Look what Tim Russert has started us on.

Instead of "Meet the Press" on Sunday, it's "Meet the Bench Press"!

Friday, June 20, 2008

Howard, possessed

Gloom and mis'ry everywhere, stormy weather! These gray, cold days are getting me down. I am actually starting to take it personally. Especially since ever since our basement flooded I cannot take a hot shower.

The problem isn't that the hot water heater doesn't work. I believe it does work. The problem is that Howard turned it way down and now is niggardly about turning it back up to whatever level it was at before, before he messed with it.

"We don't want it to get so hot that we scald ourselves," he said.

"I won't scald myself!" I found myself pleading. "I'll be careful!"

I am starting to think that inside Howard is an old German woman struggling to get out. I told him that. I said: "Howard, you are an old German woman trapped in a young Jewish man's body."

Remember what Terrence McNally said about inside Martha Stewart is a gay man struggling to get out?
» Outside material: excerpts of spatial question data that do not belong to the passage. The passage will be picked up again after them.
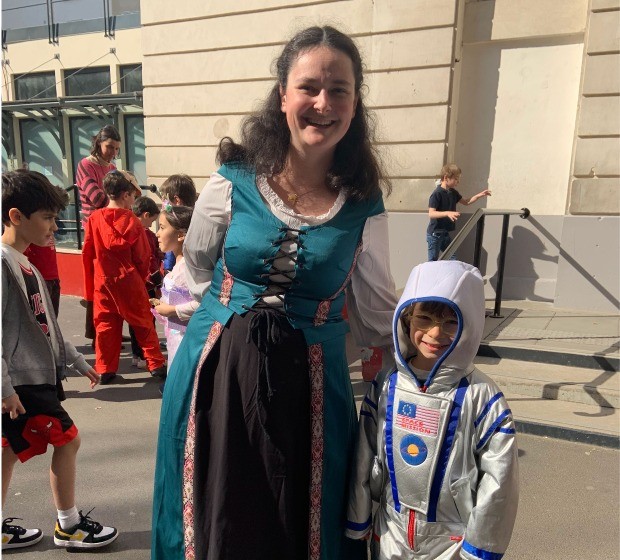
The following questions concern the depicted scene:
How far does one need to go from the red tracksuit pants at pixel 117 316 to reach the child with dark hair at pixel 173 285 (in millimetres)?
1602

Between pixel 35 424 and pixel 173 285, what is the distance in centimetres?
89

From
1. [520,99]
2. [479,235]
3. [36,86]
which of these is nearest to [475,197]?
[520,99]

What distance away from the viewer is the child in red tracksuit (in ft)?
14.2

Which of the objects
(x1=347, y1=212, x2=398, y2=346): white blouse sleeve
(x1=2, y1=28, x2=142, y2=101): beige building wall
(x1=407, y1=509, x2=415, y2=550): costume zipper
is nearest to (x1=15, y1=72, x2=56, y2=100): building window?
(x1=2, y1=28, x2=142, y2=101): beige building wall

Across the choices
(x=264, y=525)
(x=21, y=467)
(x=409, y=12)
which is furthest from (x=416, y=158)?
(x=264, y=525)

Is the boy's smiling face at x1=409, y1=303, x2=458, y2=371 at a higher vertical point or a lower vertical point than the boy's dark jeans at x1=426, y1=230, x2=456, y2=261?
higher

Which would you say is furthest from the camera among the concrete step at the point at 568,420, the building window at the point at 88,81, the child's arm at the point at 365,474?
the building window at the point at 88,81

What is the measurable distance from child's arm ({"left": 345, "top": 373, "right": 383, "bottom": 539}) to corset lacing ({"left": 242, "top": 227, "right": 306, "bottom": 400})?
33 centimetres

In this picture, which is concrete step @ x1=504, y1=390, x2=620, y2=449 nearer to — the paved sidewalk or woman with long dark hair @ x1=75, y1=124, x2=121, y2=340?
the paved sidewalk

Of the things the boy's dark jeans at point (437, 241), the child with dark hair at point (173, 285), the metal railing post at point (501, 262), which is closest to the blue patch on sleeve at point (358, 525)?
the child with dark hair at point (173, 285)

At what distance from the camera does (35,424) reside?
85.6 inches

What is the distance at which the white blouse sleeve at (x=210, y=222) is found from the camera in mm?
1626

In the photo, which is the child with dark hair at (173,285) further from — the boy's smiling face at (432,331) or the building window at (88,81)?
the building window at (88,81)

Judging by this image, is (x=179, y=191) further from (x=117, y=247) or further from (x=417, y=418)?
(x=417, y=418)
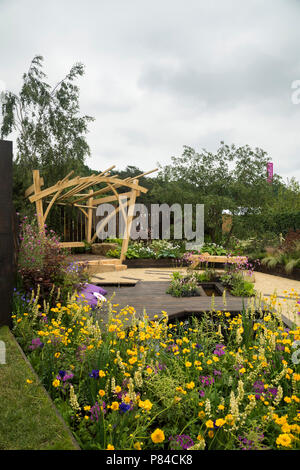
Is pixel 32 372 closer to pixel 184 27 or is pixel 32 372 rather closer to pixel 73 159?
pixel 184 27

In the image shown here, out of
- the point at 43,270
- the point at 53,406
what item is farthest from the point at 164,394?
the point at 43,270

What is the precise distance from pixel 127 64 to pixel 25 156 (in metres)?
10.8

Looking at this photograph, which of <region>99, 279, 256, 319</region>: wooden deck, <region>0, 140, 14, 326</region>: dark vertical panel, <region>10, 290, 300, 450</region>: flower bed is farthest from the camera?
<region>99, 279, 256, 319</region>: wooden deck

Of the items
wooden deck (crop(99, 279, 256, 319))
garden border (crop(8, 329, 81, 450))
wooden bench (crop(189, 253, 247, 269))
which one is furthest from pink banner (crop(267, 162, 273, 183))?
garden border (crop(8, 329, 81, 450))

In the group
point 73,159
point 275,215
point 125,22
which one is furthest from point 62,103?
point 125,22

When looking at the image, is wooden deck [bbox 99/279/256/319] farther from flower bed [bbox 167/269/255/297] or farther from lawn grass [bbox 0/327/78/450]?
lawn grass [bbox 0/327/78/450]

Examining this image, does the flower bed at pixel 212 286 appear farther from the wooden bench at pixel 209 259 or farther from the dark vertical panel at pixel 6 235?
the dark vertical panel at pixel 6 235

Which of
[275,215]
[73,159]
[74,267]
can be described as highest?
[73,159]

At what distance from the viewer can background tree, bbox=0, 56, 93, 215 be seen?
15.9 m

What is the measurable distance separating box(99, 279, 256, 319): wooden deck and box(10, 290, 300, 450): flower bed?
60.8 inches

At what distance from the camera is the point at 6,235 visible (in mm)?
3449

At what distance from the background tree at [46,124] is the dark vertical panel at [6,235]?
12.6 m

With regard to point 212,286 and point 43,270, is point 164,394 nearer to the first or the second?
point 43,270

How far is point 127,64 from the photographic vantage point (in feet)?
22.5
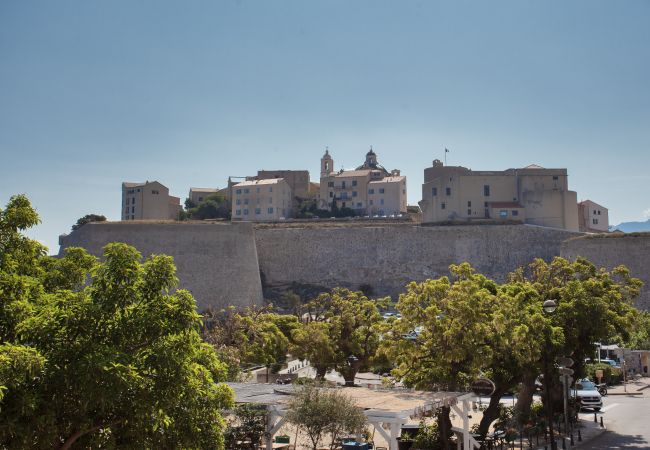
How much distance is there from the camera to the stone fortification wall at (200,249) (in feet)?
159

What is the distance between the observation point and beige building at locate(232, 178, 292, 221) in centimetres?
6925

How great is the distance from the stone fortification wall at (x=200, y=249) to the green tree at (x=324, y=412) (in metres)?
35.8

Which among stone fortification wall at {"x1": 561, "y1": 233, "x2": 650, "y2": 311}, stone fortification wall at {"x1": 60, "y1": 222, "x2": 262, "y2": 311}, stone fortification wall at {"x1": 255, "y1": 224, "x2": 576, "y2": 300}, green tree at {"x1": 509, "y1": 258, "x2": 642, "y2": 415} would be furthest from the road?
stone fortification wall at {"x1": 60, "y1": 222, "x2": 262, "y2": 311}

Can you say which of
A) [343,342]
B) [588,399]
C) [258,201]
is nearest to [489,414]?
[343,342]

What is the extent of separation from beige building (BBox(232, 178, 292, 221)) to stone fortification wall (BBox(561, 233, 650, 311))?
108ft

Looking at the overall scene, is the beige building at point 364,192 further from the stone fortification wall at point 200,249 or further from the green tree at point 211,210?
the stone fortification wall at point 200,249

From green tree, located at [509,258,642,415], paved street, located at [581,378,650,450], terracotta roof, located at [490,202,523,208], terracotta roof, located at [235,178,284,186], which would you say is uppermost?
terracotta roof, located at [235,178,284,186]

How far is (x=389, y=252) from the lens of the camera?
5647cm

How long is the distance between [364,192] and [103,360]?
6729 cm

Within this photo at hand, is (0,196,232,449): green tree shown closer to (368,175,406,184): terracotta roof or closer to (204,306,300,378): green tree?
(204,306,300,378): green tree

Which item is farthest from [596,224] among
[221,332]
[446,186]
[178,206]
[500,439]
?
[500,439]

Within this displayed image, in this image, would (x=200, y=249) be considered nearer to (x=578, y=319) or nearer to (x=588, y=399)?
(x=588, y=399)

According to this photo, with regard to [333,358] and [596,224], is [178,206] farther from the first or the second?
[333,358]

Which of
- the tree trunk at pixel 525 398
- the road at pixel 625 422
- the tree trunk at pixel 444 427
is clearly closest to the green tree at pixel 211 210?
the road at pixel 625 422
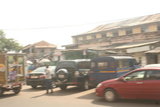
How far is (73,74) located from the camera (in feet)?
39.4

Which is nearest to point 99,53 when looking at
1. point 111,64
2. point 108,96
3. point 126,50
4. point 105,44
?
point 126,50

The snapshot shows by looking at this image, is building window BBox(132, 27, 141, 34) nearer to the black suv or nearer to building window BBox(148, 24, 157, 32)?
building window BBox(148, 24, 157, 32)

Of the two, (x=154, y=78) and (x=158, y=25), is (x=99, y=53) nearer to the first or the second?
(x=158, y=25)

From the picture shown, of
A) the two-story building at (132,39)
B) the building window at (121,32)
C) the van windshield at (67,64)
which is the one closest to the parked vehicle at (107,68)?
the van windshield at (67,64)

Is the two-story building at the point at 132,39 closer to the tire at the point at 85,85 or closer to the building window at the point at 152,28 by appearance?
the building window at the point at 152,28

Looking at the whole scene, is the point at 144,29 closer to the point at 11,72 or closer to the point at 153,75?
the point at 11,72

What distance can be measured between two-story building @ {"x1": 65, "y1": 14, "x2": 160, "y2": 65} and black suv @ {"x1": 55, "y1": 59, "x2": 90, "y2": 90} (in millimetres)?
8093

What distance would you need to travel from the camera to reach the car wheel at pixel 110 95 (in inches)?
343

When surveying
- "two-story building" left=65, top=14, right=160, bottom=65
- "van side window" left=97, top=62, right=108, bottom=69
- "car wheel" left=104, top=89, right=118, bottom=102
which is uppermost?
"two-story building" left=65, top=14, right=160, bottom=65

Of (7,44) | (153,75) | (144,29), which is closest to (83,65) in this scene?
(153,75)

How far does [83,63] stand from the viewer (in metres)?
12.8

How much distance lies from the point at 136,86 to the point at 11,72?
22.6 feet

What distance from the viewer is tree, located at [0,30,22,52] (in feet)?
141

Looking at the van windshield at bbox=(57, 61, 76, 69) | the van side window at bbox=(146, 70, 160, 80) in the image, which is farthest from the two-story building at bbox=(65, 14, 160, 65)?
the van side window at bbox=(146, 70, 160, 80)
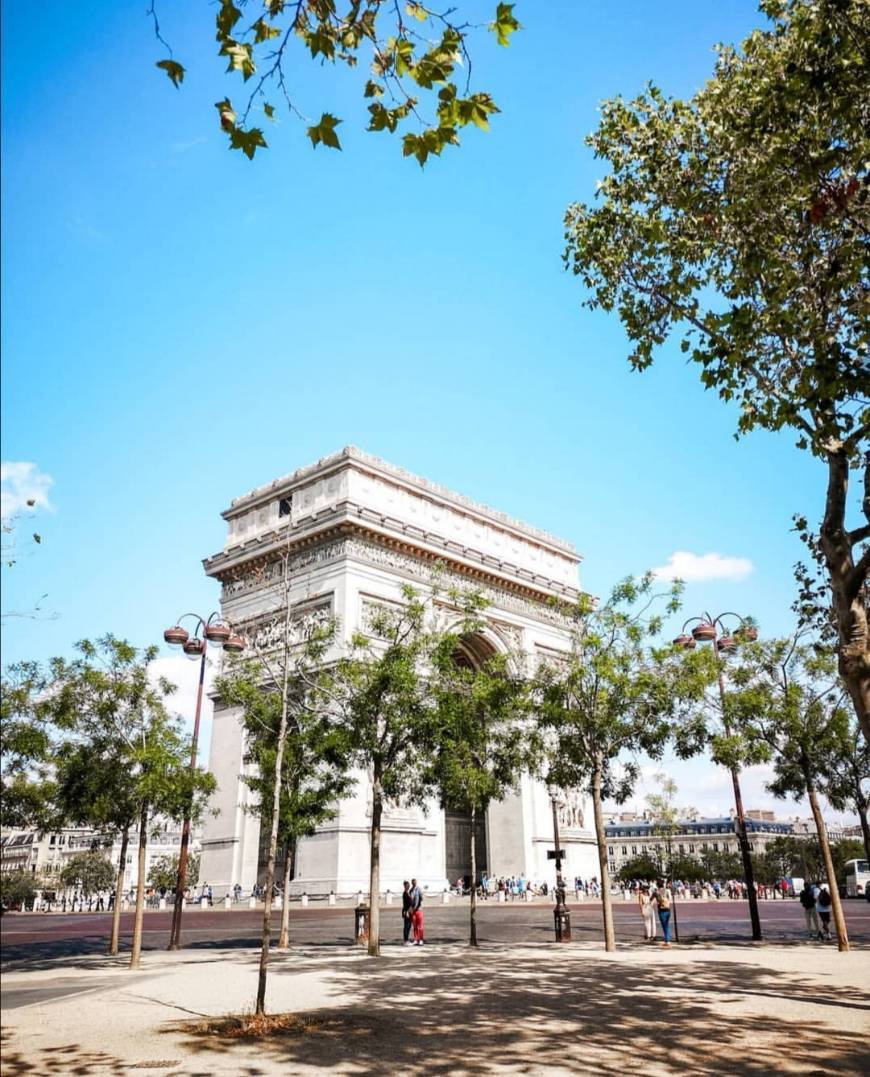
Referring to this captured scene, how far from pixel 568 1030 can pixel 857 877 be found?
184ft

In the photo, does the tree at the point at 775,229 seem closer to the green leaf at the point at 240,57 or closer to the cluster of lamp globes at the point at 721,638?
the green leaf at the point at 240,57

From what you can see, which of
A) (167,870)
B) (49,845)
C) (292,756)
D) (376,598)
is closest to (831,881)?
(292,756)

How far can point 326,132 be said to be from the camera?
6316mm

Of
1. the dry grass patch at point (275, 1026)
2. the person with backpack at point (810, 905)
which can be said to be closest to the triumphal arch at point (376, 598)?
the person with backpack at point (810, 905)

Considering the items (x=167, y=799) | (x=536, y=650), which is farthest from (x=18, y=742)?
(x=536, y=650)

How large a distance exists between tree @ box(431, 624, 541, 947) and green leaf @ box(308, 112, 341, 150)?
1521cm

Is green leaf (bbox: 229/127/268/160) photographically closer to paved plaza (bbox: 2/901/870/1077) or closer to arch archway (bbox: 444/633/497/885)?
paved plaza (bbox: 2/901/870/1077)

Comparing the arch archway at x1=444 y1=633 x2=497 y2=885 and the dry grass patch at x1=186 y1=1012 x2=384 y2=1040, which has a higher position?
the arch archway at x1=444 y1=633 x2=497 y2=885

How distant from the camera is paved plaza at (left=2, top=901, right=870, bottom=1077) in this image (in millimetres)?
7461

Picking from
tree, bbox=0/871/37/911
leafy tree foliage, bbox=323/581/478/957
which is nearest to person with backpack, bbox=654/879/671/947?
leafy tree foliage, bbox=323/581/478/957

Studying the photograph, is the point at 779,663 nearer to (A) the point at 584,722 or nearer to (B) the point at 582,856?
(A) the point at 584,722

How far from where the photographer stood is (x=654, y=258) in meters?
12.8

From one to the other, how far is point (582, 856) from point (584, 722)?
95.2 ft

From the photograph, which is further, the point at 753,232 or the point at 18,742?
the point at 18,742
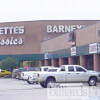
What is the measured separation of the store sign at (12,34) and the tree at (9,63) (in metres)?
4.00

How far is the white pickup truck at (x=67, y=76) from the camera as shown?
31.2 metres

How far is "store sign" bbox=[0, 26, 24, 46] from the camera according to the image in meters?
77.1

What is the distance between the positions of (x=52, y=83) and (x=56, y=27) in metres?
45.6

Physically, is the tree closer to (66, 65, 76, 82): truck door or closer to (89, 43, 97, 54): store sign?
(89, 43, 97, 54): store sign

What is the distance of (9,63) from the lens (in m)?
73.6

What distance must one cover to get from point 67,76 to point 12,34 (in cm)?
4777

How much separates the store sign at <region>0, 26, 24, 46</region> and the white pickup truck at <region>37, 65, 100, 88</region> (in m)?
45.5

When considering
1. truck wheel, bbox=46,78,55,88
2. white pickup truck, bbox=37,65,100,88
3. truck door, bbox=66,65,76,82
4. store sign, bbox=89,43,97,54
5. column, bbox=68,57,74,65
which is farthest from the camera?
column, bbox=68,57,74,65

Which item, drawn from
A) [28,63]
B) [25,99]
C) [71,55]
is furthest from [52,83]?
[28,63]

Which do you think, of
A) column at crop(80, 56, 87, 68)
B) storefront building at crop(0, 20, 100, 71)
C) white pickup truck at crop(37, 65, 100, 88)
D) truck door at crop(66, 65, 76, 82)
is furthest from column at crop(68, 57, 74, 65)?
truck door at crop(66, 65, 76, 82)

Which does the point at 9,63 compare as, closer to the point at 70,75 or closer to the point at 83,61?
the point at 83,61

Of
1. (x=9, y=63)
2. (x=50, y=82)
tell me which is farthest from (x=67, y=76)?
(x=9, y=63)

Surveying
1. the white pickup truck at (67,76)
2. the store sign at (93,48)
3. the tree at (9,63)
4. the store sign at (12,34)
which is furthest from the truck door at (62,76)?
the store sign at (12,34)

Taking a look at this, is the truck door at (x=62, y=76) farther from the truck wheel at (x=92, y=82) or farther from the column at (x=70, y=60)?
the column at (x=70, y=60)
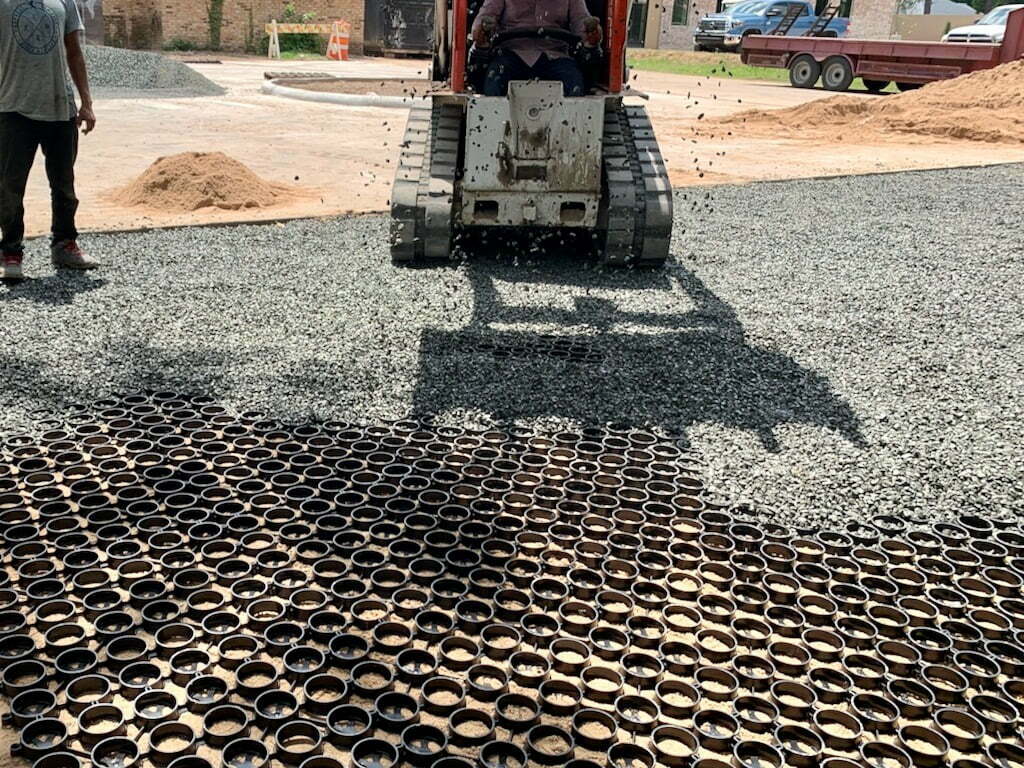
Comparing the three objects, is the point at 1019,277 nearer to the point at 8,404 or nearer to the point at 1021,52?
the point at 8,404

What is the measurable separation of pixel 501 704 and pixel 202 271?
518 cm

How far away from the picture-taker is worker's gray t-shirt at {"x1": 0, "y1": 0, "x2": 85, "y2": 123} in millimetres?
6297

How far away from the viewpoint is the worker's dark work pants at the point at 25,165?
6441 millimetres

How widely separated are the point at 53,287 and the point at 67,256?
449 millimetres

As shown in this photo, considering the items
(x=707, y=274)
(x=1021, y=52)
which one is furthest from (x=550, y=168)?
(x=1021, y=52)

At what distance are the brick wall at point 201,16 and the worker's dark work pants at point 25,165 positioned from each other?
29.4m

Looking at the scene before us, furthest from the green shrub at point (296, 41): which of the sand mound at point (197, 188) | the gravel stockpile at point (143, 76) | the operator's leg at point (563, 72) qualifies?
the operator's leg at point (563, 72)

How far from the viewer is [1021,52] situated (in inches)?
866

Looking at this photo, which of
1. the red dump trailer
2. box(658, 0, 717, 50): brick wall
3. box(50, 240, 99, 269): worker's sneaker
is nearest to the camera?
box(50, 240, 99, 269): worker's sneaker

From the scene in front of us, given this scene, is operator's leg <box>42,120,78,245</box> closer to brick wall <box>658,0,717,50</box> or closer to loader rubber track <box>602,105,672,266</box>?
loader rubber track <box>602,105,672,266</box>

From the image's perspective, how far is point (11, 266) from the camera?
652 cm

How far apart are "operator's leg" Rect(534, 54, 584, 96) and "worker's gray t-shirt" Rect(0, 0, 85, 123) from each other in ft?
11.1

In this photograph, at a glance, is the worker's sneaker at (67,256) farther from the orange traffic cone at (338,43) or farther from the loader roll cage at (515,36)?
the orange traffic cone at (338,43)

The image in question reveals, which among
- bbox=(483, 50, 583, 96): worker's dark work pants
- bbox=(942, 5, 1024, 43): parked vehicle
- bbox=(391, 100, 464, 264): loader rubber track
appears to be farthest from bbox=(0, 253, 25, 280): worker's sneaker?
bbox=(942, 5, 1024, 43): parked vehicle
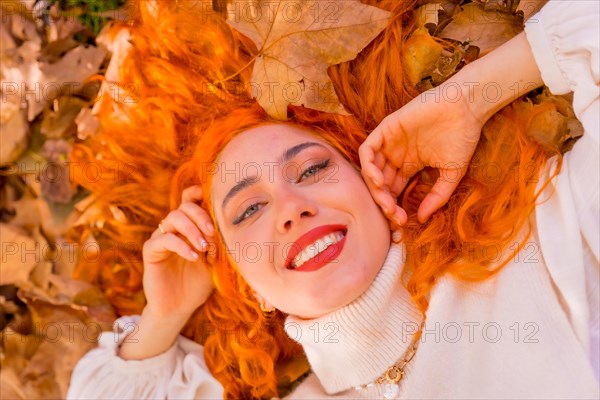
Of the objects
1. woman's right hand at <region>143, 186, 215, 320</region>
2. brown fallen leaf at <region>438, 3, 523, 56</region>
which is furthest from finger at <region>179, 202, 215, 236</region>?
brown fallen leaf at <region>438, 3, 523, 56</region>

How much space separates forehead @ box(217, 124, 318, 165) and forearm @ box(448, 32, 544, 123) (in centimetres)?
45

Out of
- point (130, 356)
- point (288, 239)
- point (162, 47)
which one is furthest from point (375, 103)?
point (130, 356)

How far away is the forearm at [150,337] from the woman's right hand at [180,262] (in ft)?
0.08

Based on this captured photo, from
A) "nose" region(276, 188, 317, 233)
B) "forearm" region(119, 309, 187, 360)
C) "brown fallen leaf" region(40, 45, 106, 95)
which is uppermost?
"brown fallen leaf" region(40, 45, 106, 95)

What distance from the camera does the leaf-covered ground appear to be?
2445mm

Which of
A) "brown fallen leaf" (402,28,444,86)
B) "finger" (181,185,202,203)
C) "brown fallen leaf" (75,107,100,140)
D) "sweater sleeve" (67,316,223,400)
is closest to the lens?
"brown fallen leaf" (402,28,444,86)

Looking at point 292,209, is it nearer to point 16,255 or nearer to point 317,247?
point 317,247

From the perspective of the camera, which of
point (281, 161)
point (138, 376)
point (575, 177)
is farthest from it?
point (138, 376)

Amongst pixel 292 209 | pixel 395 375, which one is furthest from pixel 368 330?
pixel 292 209

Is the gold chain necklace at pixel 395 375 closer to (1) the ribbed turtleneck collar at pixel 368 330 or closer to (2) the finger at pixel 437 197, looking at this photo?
(1) the ribbed turtleneck collar at pixel 368 330

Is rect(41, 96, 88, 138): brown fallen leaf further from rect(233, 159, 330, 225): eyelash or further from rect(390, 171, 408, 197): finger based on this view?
rect(390, 171, 408, 197): finger

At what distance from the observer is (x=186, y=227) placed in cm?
205

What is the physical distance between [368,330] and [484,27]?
974mm

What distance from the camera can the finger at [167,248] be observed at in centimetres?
205
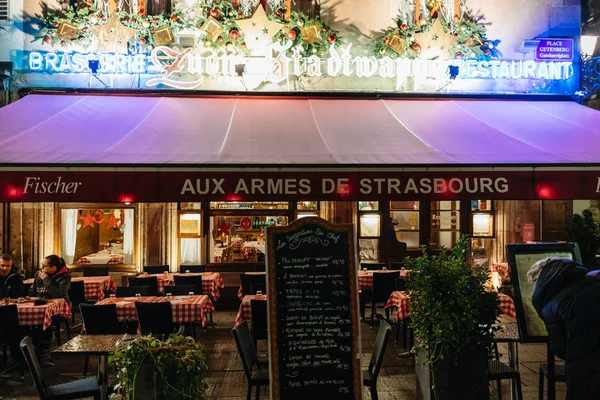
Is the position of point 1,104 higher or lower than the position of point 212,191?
higher

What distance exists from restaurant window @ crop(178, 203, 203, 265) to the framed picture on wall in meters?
7.58

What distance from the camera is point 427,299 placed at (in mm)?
4656

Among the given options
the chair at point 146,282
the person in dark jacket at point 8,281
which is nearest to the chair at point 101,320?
the person in dark jacket at point 8,281

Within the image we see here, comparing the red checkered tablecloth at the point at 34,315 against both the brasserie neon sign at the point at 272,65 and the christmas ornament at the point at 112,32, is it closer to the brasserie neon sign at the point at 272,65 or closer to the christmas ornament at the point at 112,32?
the brasserie neon sign at the point at 272,65

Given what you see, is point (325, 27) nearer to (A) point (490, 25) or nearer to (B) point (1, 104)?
(A) point (490, 25)

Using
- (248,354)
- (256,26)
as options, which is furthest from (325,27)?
(248,354)

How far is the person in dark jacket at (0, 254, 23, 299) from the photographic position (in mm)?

This is like that.

Howard does have a lot in common with my female ancestors. The reluctance to turn up the hot water heater is just part of it. I have caught him reusing coffee grounds. He prefers powdered creamer to half-and-half. He insists on bacon. Next thing you know I will see him sitting in the corner saying the Rosary in German. That is what my mother says my great-grandmother used to do.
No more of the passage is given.